В назначенное время я была у лесопилки, когда назвала фамилию Бинда, меня пропустили. Я нашла здание администрации, небольшой домик с крылечком, как на даче. Там пришлось долго ждать, потом наконец мне дали заполнить анкету – фамилия, паспортные данные, сведения о родителях. Я пишу: мать портниха, отец... Написать "погиб"? Я решила не врать, будь что будет.

Меня приняли. Позднее мне стало ясно – принимала администрация лесопилки, а не начальство лагеря военнопленных, те были бы куда строже.

Итак, военнопленные, мне предстояло работать среди них. В день приёма я никого из прусов не видела, когда всё наконец оформили, было уже поздно.

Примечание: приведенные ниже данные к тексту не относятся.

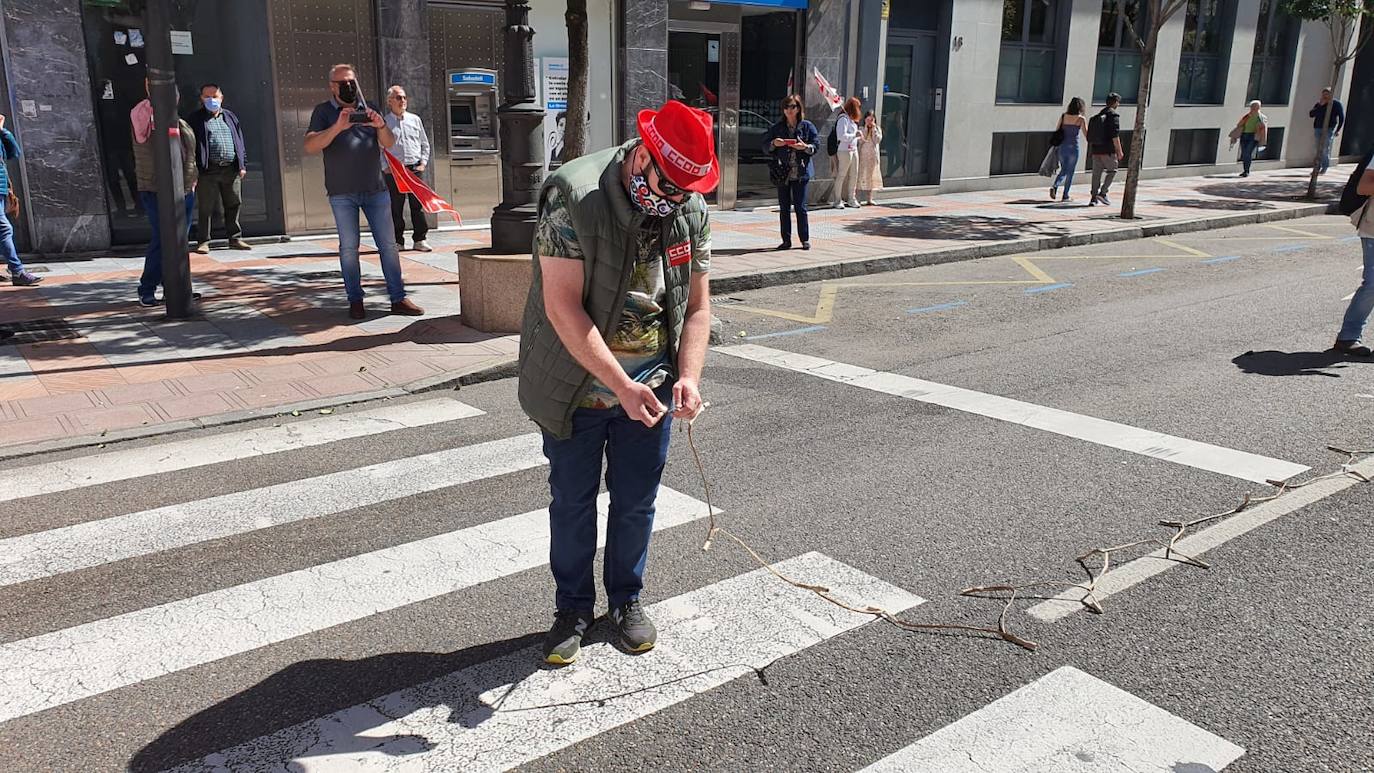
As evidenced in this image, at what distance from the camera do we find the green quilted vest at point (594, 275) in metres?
3.35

Из-за этого я не смогла позвонить Антону. Я, конечно, добежала до телефонной будки, но автомат "проглотил" подряд две монетки, попросить новую было не у кого, несмотря на летнее время в этом районе было очень пустынно. Мне пришлось вернуться домой. Какое несчастье, что у нас нет телефона!

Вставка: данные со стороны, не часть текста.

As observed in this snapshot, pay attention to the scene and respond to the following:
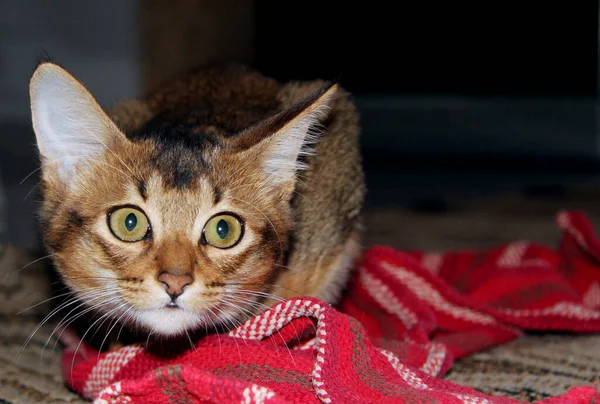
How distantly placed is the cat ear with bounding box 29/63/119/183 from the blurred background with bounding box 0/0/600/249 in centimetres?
136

Нельзя сказать, что работа по приготовлению пищи была мне незнакома, но на производственной кухне всё другое, даже если это маленькое производство. В первый день я устала так, что еле доплелась до кровати. Но по-немногу привыкла, познакомилась с некоторыми сотрудниками и подружилась с работавшей на кухне Ленни. У неё был мальчик лет 8-9 , почему-то звали его Соней. Он проводил на лесопилке всё время. Когда я спросила, почему его так зовут, это имя или прозвище, мать расхохоталась – «Это призвание!».

На третий день моей работы случилось то, что, наверное, было неизбежно: я порезалась, снесла с указательного пальца целый лоскут кожи.

– Молодец, поработала, – услышала я за спиной насмешливо-укоризненный голос Ленни, – ты что так побелела, крови боишься?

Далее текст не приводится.